_KUTIPAN TEKS_
● ● ● ●
JAKARTA — Sidang lanjutan dugaan korupsi kredit fiktif di Bank Rakyat Indonesia (BRI) unit Kebon Baru sebesar Rp19, 3 miliar kembali digelar di Pengadilan Tipikor pada Pengadilan Negeri Jakarta Pusat pada Kamis (13/11/2025) dengan agenda pemeriksaan saksi.

Sebelum di periksa dan didengarkan keterangannya, tiga orang saksi terlebih dahulu diambil sumpahnya. Adapun ketiga saksi tersebut adalah Evi Purba selaku team leader audit. Lalu, Tirtaguna Unggul Rudyanto selaku manager bisnis mikro 2024 sampai saat ini, dan Budi Suryanto selaku manager bisnis mikro pada saat itu.

Pemeriksaan ketiga saksi tersebut, untuk empat terdakwa yakni Parlindungan Pasaribu, Nur Maidah Perunisyah, Baba Neru (selaku mantri), dan Endang Winarti sebagai calo. Sedangkan seorang terdakwa lainnya yakni Kepala Unit Bank Rakyat Indonesia (BRI) Kebon Baru, Dede Kurniansyah sidangnya berbeda, karena dia sebelumnya mengajukan eksepsi, dan agenda sidangnya putusan sela.

Dakwaan

Sebelumnya, Jaksa Penuntut Umum (JPU) dari Kejaksaan Negeri Jakarta Selatan Arif Darmawan Wiratama SH MH mendakwa Dede Kurniansyah melakukan tindak pidana korupsi dan merugikan negara sebesar Rp19,38 miliar. Dugaan korupsi itu terjadi melalui praktik penyalahgunaan fasilitas Kredit Usaha Pedesaan Rakyat (KUPRA) pada periode Oktober 2022 hingga Desember 2023.

Dalam surat dakwaan Jaksa menyebut Dede Kurniansyah diduga memanipulasi data kredit sebanyak 436 debitur fiktif dengan melibatkan beberapa pegawai bawahannya dan seorang calo.
● ● ● ●
_DATA YANG DIBERIKAN_
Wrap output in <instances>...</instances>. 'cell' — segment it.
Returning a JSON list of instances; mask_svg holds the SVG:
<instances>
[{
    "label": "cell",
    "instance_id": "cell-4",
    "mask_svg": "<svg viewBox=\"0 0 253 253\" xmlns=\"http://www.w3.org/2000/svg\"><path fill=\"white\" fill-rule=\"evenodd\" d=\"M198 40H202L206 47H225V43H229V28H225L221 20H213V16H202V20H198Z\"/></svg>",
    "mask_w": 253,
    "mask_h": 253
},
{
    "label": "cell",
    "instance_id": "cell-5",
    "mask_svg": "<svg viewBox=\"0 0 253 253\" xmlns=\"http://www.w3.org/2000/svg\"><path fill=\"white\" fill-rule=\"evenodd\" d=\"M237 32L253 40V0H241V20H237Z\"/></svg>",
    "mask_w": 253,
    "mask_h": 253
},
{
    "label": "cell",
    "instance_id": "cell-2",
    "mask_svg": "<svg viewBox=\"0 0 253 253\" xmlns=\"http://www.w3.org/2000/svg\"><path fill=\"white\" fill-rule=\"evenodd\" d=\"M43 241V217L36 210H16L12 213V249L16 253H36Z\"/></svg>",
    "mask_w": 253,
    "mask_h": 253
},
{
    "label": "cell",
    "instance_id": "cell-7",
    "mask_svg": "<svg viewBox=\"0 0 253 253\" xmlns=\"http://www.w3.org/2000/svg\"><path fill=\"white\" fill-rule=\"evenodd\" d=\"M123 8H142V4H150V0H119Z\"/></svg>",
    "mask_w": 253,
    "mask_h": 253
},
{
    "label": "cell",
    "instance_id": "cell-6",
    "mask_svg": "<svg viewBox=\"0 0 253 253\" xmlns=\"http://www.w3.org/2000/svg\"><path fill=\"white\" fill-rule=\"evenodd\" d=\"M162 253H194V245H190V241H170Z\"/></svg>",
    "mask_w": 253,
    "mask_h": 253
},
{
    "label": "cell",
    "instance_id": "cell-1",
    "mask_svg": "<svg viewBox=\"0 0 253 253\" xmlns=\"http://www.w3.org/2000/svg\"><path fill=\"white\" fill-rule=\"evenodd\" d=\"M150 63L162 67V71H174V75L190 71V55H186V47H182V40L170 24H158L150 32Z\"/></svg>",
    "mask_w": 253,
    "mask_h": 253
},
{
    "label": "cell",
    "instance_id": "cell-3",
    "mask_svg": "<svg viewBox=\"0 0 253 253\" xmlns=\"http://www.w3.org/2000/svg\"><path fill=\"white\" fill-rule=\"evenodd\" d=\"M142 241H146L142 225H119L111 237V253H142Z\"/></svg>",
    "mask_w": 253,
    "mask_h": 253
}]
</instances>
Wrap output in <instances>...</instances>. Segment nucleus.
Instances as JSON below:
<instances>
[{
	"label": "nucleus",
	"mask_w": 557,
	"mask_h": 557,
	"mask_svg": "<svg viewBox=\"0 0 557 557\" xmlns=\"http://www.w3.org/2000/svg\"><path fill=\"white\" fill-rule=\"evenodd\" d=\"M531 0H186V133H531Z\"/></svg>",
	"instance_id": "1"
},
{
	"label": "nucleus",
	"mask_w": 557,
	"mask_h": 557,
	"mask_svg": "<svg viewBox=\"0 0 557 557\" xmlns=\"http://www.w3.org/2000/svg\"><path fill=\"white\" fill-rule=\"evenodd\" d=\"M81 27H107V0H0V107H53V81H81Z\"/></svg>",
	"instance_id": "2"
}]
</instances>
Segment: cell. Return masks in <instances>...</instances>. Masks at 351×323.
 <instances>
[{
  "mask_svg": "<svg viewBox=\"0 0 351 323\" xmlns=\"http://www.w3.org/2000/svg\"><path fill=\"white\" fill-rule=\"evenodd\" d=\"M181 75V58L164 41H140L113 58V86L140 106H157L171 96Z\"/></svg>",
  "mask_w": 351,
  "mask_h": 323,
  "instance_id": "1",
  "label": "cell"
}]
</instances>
● ● ● ●
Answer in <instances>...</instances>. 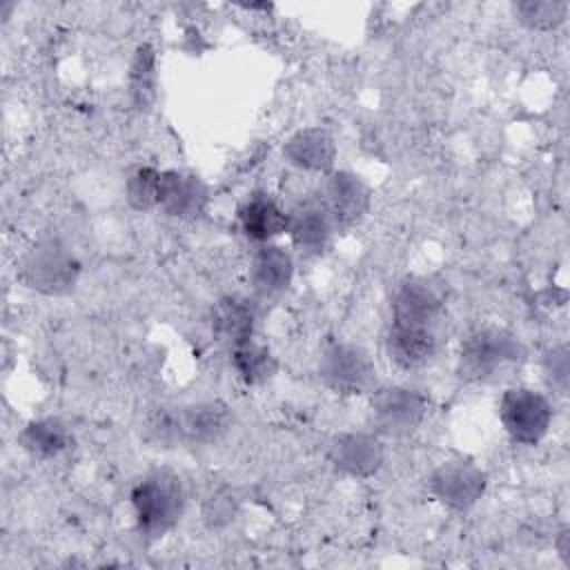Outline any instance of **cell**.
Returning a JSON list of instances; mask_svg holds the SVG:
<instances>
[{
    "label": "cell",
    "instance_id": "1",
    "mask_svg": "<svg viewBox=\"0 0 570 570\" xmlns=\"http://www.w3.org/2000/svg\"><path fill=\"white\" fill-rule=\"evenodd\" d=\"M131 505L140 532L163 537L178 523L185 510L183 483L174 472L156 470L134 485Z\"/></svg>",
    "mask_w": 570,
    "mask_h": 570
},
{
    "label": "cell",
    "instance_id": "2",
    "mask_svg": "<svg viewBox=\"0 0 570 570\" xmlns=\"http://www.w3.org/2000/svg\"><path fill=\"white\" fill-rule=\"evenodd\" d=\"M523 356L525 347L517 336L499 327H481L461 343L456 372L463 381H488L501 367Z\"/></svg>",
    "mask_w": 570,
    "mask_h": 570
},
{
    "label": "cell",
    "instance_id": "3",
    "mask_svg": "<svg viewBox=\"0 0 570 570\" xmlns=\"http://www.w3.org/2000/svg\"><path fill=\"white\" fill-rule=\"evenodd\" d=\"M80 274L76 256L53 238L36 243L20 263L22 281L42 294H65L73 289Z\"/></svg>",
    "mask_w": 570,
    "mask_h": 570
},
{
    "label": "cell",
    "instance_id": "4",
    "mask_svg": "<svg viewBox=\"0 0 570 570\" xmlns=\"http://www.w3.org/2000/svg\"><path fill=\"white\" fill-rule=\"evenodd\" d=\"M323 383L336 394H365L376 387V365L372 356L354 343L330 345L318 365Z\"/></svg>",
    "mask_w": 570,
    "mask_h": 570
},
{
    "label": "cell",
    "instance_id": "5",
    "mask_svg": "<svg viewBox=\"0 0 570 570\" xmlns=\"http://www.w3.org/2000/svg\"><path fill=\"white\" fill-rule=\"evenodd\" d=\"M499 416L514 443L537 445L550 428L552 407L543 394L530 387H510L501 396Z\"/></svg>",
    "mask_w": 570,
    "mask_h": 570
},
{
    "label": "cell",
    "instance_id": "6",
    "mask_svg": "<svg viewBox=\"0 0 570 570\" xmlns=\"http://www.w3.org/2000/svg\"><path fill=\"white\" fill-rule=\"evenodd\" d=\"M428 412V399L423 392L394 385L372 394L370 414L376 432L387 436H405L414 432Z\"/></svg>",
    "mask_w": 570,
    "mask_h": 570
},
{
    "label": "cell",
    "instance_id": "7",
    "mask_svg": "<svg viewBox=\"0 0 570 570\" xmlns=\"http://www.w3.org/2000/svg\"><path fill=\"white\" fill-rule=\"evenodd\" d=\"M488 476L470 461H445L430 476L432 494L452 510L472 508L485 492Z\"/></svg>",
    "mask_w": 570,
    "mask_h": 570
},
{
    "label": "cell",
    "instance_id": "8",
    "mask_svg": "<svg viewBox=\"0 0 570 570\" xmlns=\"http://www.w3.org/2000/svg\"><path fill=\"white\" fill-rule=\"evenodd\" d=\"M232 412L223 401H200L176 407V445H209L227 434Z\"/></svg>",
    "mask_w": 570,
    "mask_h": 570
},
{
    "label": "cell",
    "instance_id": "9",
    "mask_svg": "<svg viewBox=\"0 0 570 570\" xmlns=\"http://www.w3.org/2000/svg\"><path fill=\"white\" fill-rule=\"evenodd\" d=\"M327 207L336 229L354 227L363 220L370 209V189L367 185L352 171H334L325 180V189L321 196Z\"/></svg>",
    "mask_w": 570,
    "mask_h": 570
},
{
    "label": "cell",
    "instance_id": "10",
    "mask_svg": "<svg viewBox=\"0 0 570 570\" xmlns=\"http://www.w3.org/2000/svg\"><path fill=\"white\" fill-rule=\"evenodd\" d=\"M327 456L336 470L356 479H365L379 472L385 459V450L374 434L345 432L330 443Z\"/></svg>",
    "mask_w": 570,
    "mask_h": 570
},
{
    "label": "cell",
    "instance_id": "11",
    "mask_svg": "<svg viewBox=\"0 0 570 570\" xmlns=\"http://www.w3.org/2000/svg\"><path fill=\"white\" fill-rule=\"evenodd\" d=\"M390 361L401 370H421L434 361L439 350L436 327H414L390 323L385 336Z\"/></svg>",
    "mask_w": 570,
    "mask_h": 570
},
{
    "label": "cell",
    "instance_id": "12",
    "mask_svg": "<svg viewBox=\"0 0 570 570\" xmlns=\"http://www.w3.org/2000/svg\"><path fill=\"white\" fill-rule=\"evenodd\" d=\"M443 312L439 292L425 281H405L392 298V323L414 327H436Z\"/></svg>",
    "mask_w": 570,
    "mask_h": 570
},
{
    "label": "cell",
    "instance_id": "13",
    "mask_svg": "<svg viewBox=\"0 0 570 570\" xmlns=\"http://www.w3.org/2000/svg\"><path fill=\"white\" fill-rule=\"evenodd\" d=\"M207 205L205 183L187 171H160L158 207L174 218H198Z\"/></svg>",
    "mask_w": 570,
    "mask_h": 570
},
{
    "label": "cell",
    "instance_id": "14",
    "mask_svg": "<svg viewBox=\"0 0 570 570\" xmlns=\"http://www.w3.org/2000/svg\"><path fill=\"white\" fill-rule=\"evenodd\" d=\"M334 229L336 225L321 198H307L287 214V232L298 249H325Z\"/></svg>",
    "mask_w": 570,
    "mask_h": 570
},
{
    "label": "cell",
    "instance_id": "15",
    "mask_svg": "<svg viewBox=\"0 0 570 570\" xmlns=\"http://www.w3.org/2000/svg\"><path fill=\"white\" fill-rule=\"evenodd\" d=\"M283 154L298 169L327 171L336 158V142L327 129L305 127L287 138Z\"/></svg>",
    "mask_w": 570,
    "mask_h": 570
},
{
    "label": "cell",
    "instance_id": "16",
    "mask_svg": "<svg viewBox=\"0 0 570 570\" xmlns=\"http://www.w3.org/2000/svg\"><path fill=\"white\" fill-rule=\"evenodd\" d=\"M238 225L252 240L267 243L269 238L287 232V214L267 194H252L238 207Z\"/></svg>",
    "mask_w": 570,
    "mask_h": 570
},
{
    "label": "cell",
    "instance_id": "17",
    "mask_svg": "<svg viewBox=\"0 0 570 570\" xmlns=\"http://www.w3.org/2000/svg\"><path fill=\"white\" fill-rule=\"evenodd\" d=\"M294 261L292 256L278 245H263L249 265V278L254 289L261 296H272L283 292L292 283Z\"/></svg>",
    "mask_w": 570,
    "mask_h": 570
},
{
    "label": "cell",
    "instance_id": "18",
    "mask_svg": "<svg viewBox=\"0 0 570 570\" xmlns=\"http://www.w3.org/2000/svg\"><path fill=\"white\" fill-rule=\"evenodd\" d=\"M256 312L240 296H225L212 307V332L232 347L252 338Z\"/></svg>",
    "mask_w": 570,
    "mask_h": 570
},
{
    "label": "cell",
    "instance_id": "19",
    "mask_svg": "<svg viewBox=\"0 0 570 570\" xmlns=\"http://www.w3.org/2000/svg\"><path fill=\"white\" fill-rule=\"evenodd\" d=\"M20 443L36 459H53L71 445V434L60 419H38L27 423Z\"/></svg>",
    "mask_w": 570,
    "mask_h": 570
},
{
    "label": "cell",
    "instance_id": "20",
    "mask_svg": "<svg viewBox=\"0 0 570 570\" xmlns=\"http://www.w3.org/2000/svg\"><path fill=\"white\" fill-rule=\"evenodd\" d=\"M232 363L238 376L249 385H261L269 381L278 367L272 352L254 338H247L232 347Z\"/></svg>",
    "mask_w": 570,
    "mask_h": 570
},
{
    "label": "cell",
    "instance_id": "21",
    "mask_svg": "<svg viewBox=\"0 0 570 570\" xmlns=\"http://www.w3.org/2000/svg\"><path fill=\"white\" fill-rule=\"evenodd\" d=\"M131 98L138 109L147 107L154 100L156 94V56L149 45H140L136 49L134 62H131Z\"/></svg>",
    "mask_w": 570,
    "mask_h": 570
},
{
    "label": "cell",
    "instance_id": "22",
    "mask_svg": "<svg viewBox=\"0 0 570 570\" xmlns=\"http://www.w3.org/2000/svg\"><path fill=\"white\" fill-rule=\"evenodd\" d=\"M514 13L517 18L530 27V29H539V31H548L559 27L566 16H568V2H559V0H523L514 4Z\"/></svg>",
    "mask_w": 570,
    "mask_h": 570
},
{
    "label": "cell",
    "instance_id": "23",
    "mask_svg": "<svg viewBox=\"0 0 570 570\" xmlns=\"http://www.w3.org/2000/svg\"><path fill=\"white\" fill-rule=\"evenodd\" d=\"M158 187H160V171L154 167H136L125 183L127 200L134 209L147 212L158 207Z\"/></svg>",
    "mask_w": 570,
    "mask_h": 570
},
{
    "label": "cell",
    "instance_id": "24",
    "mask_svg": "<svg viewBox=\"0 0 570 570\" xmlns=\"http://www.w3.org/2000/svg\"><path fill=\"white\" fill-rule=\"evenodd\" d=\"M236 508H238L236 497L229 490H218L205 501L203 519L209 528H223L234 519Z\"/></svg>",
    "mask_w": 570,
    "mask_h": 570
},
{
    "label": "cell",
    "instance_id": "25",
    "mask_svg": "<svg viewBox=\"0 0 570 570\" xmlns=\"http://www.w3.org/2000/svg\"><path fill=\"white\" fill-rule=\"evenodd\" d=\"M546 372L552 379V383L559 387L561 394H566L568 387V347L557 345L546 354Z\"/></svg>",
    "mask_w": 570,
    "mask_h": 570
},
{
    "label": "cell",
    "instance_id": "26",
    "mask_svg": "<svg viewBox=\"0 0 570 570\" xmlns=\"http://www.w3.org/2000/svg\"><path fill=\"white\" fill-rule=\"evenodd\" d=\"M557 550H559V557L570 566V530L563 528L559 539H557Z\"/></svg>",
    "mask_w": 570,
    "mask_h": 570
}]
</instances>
● ● ● ●
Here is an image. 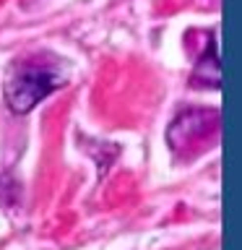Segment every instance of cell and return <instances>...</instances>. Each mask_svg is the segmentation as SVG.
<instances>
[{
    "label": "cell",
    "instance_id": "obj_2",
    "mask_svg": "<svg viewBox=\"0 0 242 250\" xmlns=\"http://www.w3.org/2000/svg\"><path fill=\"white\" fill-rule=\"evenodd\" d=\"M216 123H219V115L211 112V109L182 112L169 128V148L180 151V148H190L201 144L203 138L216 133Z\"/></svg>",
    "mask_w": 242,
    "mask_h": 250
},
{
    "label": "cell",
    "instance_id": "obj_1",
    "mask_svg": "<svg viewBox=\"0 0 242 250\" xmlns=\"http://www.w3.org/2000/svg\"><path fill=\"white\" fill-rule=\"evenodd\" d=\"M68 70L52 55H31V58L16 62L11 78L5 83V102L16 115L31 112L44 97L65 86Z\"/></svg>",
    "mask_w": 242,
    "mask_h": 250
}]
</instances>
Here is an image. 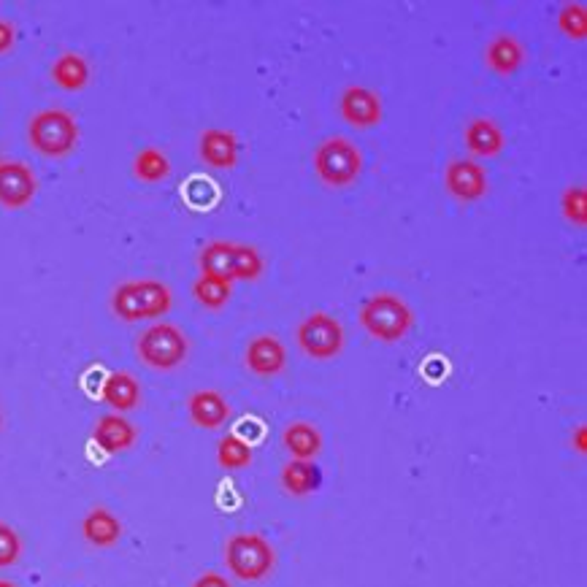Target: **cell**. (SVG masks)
● ● ● ●
_SOAL DAN TUGAS_
1. Kutiplah dari berita sidang kredit fiktif BRI bagian yang dimulai dengan "Pemeriksaan ketiga saksi" dan berlanjut hingga "hingga Desember 2023.".
2. Sebutkan nama semua terdakwa yang disebut dalam berita sidang kredit fiktif BRI.
3. Teruskan berita sidang kredit fiktif BRI dari titik tempat teks itu berhenti.
Baris-baris data tidak berperan apa pun dalam hal ini.

_DAFTAR JAWABAN_
1.
Pemeriksaan ketiga saksi tersebut, untuk empat terdakwa yakni Parlindungan Pasaribu, Nur Maidah Perunisyah, Baba Neru (selaku mantri), dan Endang Winarti sebagai calo. Sedangkan seorang terdakwa lainnya yakni Kepala Unit Bank Rakyat Indonesia (BRI) Kebon Baru, Dede Kurniansyah sidangnya berbeda, karena dia sebelumnya mengajukan eksepsi, dan agenda sidangnya putusan sela.

Dakwaan

Sebelumnya, Jaksa Penuntut Umum (JPU) dari Kejaksaan Negeri Jakarta Selatan Arif Darmawan Wiratama SH MH mendakwa Dede Kurniansyah melakukan tindak pidana korupsi dan merugikan negara sebesar Rp19,38 miliar. Dugaan korupsi itu terjadi melalui praktik penyalahgunaan fasilitas Kredit Usaha Pedesaan Rakyat (KUPRA) pada periode Oktober 2022 hingga Desember 2023.

2. Parlindungan Pasaribu, Nur Maidah Perunisyah, Baba Neru, Endang Winarti, dan Dede Kurniansyah

3.
“Terdakwa secara melawan hukum menyalahgunakan penyaluran Kredit Usaha Pedesaan Rakyat (KUPRA) BRI Unit Kebon Baru tahun 2022–2023 bersama-sama dengan sejumlah saksi, yang mengakibatkan kerugian keuangan negara sebesar Rp19.380.116.632,” ujar Jaksa Arif Darmawan saat membacakan dakwaan, pada Rabu (22/10/2025) lalu.

Modus Kredit Fiktif

Modus operandi yang dilakukan terdakwa antara lain dengan menggunakan data identitas masyarakat (KTP, KK, foto) yang dikumpulkan oleh seorang calo bernama Endang Winarti. Para pemilik identitas hanya diberi uang kompensasi antara Rp500 ribu hingga Rp2 juta, sementara dana kredit dicairkan ke rekening mereka dan langsung ditarik kembali oleh pihak terdakwa.

Dalam proses tersebut, terdakwa memerintahkan para mantri dan customer service untuk memasukkan data palsu ke sistem BRISpot tanpa melakukan survei lapangan (on the spot). Bahkan, akad kredit dilakukan tanpa kehadiran debitur, hanya dengan menandatangani dokumen yang sudah disiapkan oleh pihak unit.

“Proses prakarsa dan pencairan dilakukan tanpa prosedur yang benar, dan seluruh dana hasil pencairan digunakan untuk kepentingan pribadi terdakwa serta pihak lain,” ucap Jaksa Arif dalam berkas dakwaan.

Selain terdakwa Dede Kurniansyah, kasus ini juga menyeret beberapa pegawai BRI Unit Kebon Baru lain yang turut membantu dalam proses pengajuan dan pencairan kredit. Mereka adalah Parlindungan Pasaribu, Nur Maidah Perunisyah, Baba Neru (selaku mantri), dan Endang Winarti sebagai calo.

Selain itu, beberapa pegawai lain seperti Aditya Martianda Happy dan Nita Primasela (Customer Service), serta Nadia Hilalia Lizar dan Sarah Amalia Putri (Teller), juga disebut berperan dalam proses pencairan dan penarikan dana kredit di luar prosedur.

Dalam aksinya, Dede diduga memerintahkan teller untuk menarik dana secara tunai dari rekening para debitur fiktif dan menyetorkannya kembali ke rekening lain guna menutupi angsuran kredit yang macet.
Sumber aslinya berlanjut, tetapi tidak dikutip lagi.